# Indexes and Keys

# Create index

-- Create an index for column 'name' in table 'my_table'
CREATE INDEX idx_name ON my_table(name);

# Create unique index

A unique index prevents the insertion of duplicated data in a table. NULL values can be inserted in the columns that form part of the unique index (since, by definition, a NULL value is different from any other value, including another NULL value)

-- Creates a unique index for column 'name' in table 'my_table'
CREATE UNIQUE INDEX idx_name ON my_table(name);

# Drop index

-- Drop an index for column 'name' in table 'my_table'
DROP INDEX idx_name ON my_table;

# Create composite index

This will create a composite index of both keys, mystring and mydatetime and speed up queries with both columns in the WHERE clause.

CREATE INDEX idx_mycol_myothercol ON my_table(mycol, myothercol)

Note: The order is important! If the search query does not include both columns in the WHERE clause, it can only use the leftmost index. In this case, a query with mycol in the WHERE will use the index, a query searching for myothercol without also searching for mycol will not. For more information check out this blog post (opens new window).

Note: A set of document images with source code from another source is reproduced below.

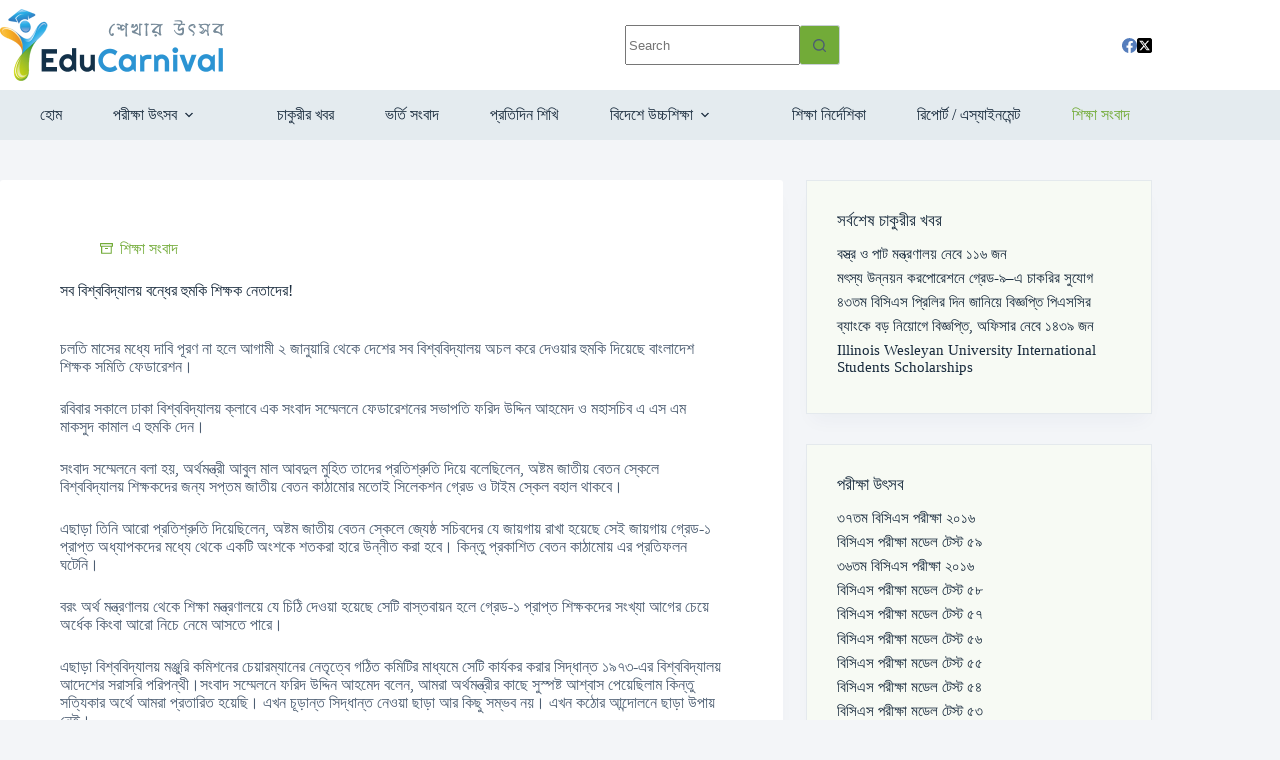

--- FILE ---
content_type: text/html; charset=utf-8
request_url: https://www.google.com/recaptcha/api2/aframe
body_size: 248
content:
<!DOCTYPE HTML><html><head><meta http-equiv="content-type" content="text/html; charset=UTF-8"></head><body><script nonce="saOZ2dgN-VxrhFdfqQVYqg">/** Anti-fraud and anti-abuse applications only. See google.com/recaptcha */ try{var clients={'sodar':'https://pagead2.googlesyndication.com/pagead/sodar?'};window.addEventListener("message",function(a){try{if(a.source===window.parent){var b=JSON.parse(a.data);var c=clients[b['id']];if(c){var d=document.createElement('img');d.src=c+b['params']+'&rc='+(localStorage.getItem("rc::a")?sessionStorage.getItem("rc::b"):"");window.document.body.appendChild(d);sessionStorage.setItem("rc::e",parseInt(sessionStorage.getItem("rc::e")||0)+1);localStorage.setItem("rc::h",'1768871106761');}}}catch(b){}});window.parent.postMessage("_grecaptcha_ready", "*");}catch(b){}</script></body></html>

--- FILE ---
content_type: application/javascript; charset=utf-8
request_url: https://fundingchoicesmessages.google.com/f/AGSKWxVgiSa6kKf7iOCBTcJOhK3X4oDKJCHWZWpuPTeCZOur__FxP8EAVa-u18o-1i-Wbc0QNcNZtoZjrSHLk281Ka5tZFkilv9Va9JxSXsLm1uMyCzJ5QRwt0ZtwrCh58p9CVzEC_9AAQ==?fccs=W251bGwsbnVsbCxudWxsLG51bGwsbnVsbCxudWxsLFsxNzY4ODcxMTA3LDI2MjAwMDAwMF0sbnVsbCxudWxsLG51bGwsW251bGwsWzcsNl0sbnVsbCxudWxsLG51bGwsbnVsbCxudWxsLG51bGwsbnVsbCxudWxsLG51bGwsMV0sImh0dHBzOi8vd3d3LmVkdWNhcm5pdmFsLmNvbS8lRTAlQTYlQjglRTAlQTYlQUMtJUUwJUE2JUFDJUUwJUE2JUJGJUUwJUE2JUI2JUUwJUE3JThEJUUwJUE2JUFDJUUwJUE2JUFDJUUwJUE2JUJGJUUwJUE2JUE2JUUwJUE3JThEJUUwJUE2JUFGJUUwJUE2JUJFJUUwJUE2JUIyJUUwJUE3JTlGLSVFMCVBNiVBQyVFMCVBNiVBOCVFMCVBNyU4RCVFMCVBNiVBNyVFMCVBNyU4NyVFMCVBNiVCMC8iLG51bGwsW1s4LCJNOWxrelVhWkRzZyJdLFs5LCJlbi1VUyJdLFsxNiwiWzEsMSwxXSJdLFsxOSwiMiJdLFsxNywiWzBdIl0sWzI0LCIiXSxbMjksImZhbHNlIl1dXQ
body_size: 117
content:
if (typeof __googlefc.fcKernelManager.run === 'function') {"use strict";this.default_ContributorServingResponseClientJs=this.default_ContributorServingResponseClientJs||{};(function(_){var window=this;
try{
var np=function(a){this.A=_.t(a)};_.u(np,_.J);var op=function(a){this.A=_.t(a)};_.u(op,_.J);op.prototype.getWhitelistStatus=function(){return _.F(this,2)};var pp=function(a){this.A=_.t(a)};_.u(pp,_.J);var qp=_.Zc(pp),rp=function(a,b,c){this.B=a;this.j=_.A(b,np,1);this.l=_.A(b,_.Nk,3);this.F=_.A(b,op,4);a=this.B.location.hostname;this.D=_.Dg(this.j,2)&&_.O(this.j,2)!==""?_.O(this.j,2):a;a=new _.Og(_.Ok(this.l));this.C=new _.bh(_.q.document,this.D,a);this.console=null;this.o=new _.jp(this.B,c,a)};
rp.prototype.run=function(){if(_.O(this.j,3)){var a=this.C,b=_.O(this.j,3),c=_.dh(a),d=new _.Ug;b=_.fg(d,1,b);c=_.C(c,1,b);_.hh(a,c)}else _.eh(this.C,"FCNEC");_.lp(this.o,_.A(this.l,_.Ae,1),this.l.getDefaultConsentRevocationText(),this.l.getDefaultConsentRevocationCloseText(),this.l.getDefaultConsentRevocationAttestationText(),this.D);_.mp(this.o,_.F(this.F,1),this.F.getWhitelistStatus());var e;a=(e=this.B.googlefc)==null?void 0:e.__executeManualDeployment;a!==void 0&&typeof a==="function"&&_.Qo(this.o.G,
"manualDeploymentApi")};var sp=function(){};sp.prototype.run=function(a,b,c){var d;return _.v(function(e){d=qp(b);(new rp(a,d,c)).run();return e.return({})})};_.Rk(7,new sp);
}catch(e){_._DumpException(e)}
}).call(this,this.default_ContributorServingResponseClientJs);
// Google Inc.

//# sourceURL=/_/mss/boq-content-ads-contributor/_/js/k=boq-content-ads-contributor.ContributorServingResponseClientJs.en_US.M9lkzUaZDsg.es5.O/d=1/exm=ad_blocking_detection_executable,kernel_loader,loader_js_executable/ed=1/rs=AJlcJMzanTQvnnVdXXtZinnKRQ21NfsPog/m=cookie_refresh_executable
__googlefc.fcKernelManager.run('\x5b\x5b\x5b7,\x22\x5b\x5bnull,\\\x22educarnival.com\\\x22,\\\x22AKsRol9X1txNkU_0jyxO2ujFBZprN4cBXZtgKdSWcxQATKJ5h6AVLcuFabz-BKV3wrG58b7hPo_bXxcG6VkBDO7Vj9jDkJFS3qXd2Ij4r6_qGzOj4OrnYS8rKPIgSgXfiHfZMlgDwClNAbN-Y8WJg_06_XxRMDis2Q\\\\u003d\\\\u003d\\\x22\x5d,null,\x5b\x5bnull,null,null,\\\x22https:\/\/fundingchoicesmessages.google.com\/f\/AGSKWxX7MLg95L-mmuDr4LZ1lmSMeEr2rmILdZ7YA5vBt7r9FRalemK97ehj3VPBgN6YEwxE5wmqUdVjKqCjtAHF0oVtMxGiDJ6B_lIbyanKYFfpvpgQlknmURB5IJNelRtyEKR8uFY9nA\\\\u003d\\\\u003d\\\x22\x5d,null,null,\x5bnull,null,null,\\\x22https:\/\/fundingchoicesmessages.google.com\/el\/AGSKWxVaOiFNJPhvjQKaE9Mt4QGDVVqOEV9oJsxgoTX72E_UVUjjnzcixzyIjhfB-VluShKcUhyTuKQhVdc4meCjjTstapf6LOchNnNDzh63vkdP6PceYrsaZJ0jDYt6nlH-FkdijgWu8A\\\\u003d\\\\u003d\\\x22\x5d,null,\x5bnull,\x5b7,6\x5d,null,null,null,null,null,null,null,null,null,1\x5d\x5d,\x5b3,1\x5d\x5d\x22\x5d\x5d,\x5bnull,null,null,\x22https:\/\/fundingchoicesmessages.google.com\/f\/AGSKWxVyzVC6k7O53PvFGiVgarFjLSE9H5cA-I8bFZB8BhYdFqdyR6gSgx4d-o-6EQAAJCwMMSg5MvjtDDbnXzr6g-HyxHpkCFlnTPzWUjOkMtzMTnZUml4Evl7zj24cSSV9xDnCJoZVew\\u003d\\u003d\x22\x5d\x5d');}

Note: Due to the way BTREE's work, columns that are usually queried in ranges should go in the rightmost value. For example, DATETIME columns are usualy queried like WHERE datecol > '2016-01-01 00:00:00'. BTREE indexes handle ranges very efficiently but only if the column being queried as a range is the last one in the composite index.

# AUTO_INCREMENT key

CREATE TABLE (
    id INT UNSIGNED NOT NULL AUTO_INCREMENT,
    ...
    PRIMARY KEY(id),
    ...  );

Main notes:

  • Starts with 1 and increments by 1 automatically when you fail to specify it on INSERT, or specify it as NULL.
  • The ids are always distinct from each other, but...
  • Do not make any assumptions (no gaps, consecutively generated, not reused, etc) about the values of the id other than being unique at any given instant.

Subtle notes:

  • On restart of server, the 'next' value is 'computed' as MAX(id)+1.
  • If the last operation before shutdown or crash was to delete the highest id, that id may be reused (this is engine-dependent). So, do not trust auto_increments to be permanently unique; they are only unique at any moment.
  • For multi-master or clustered solutions, see auto_increment_offset and auto_increment_increment.
  • It is OK to have something else as the PRIMARY KEY and simply do INDEX(id). (This is an optimization in some situations.)
  • Using the AUTO_INCREMENT as the "PARTITION key" is rarely beneficial; do something different.
  • Various operations may "burn" values. This happens when they pre-allocate value(s), then don't use them: INSERT IGNORE (with dup key), REPLACE (which is DELETE plus INSERT) and others. ROLLBACK is another cause for gaps in ids.
  • In Replication, you cannot trust ids to arrive at the slave(s) in ascending order. Although ids are assigned in consecutive order, InnoDB statements are sent to slaves in COMMIT order.

# Syntax

  • -- Create simple index CREATE INDEX **index_name** ON **table_name**(**column_name1** [, **column_name2**, ...])
  • -- Create unique index CREATE UNIQUE INDEX **index_name** ON **table_name**(**column_name1** [, **column_name2**, ...]
  • -- Drop index

    DROP INDEX **index_name** ON **tbl_name** [**algorithm_option** | **lock_option**] ...

    **algorithm_option:** ALGORITHM [=] {DEFAULT|INPLACE|COPY}

    **lock_option:** LOCK [=] {DEFAULT|NONE|SHARED|EXCLUSIVE}

  • # Remarks

    # Concepts

    An index in a MySQL table works like an index in a book.

    Let's say you have a book about databases and you want to find some information about, say, storage. Without an index (assuming no other aid, such as a table of contents) you'd have to go through the pages one by one, until you found the topic (that's a "full table scan"). On the other hand, an index has a list of keywords, so you'd consult the index and see that storage is mentioned on pages 113-120, 231, and 354. Then you could flip to those pages directly, without searching (that's a search with an index, somewhat faster).

    Of course, the usefulness of the index depends on many things - a few examples, using the simile above:

    • If you had a book on databases and indexed the word "database", you might see that it's mentioned on pages 1-59, 61-290, and 292-400. That's a lot of pages, and in such a case, the index is not much help and it might be faster to go through the pages one by one. (In a database, this is "poor selectivity".)
    • For a 10-page book, it makes no sense to make an index, as you may end up with a 10-page book prefixed by a 5-page index, which is just silly - just scan the 10 pages and be done with it.
    • The index also needs to be useful - there's generally no point to indexing, for example, the frequency of the letter "L" per page.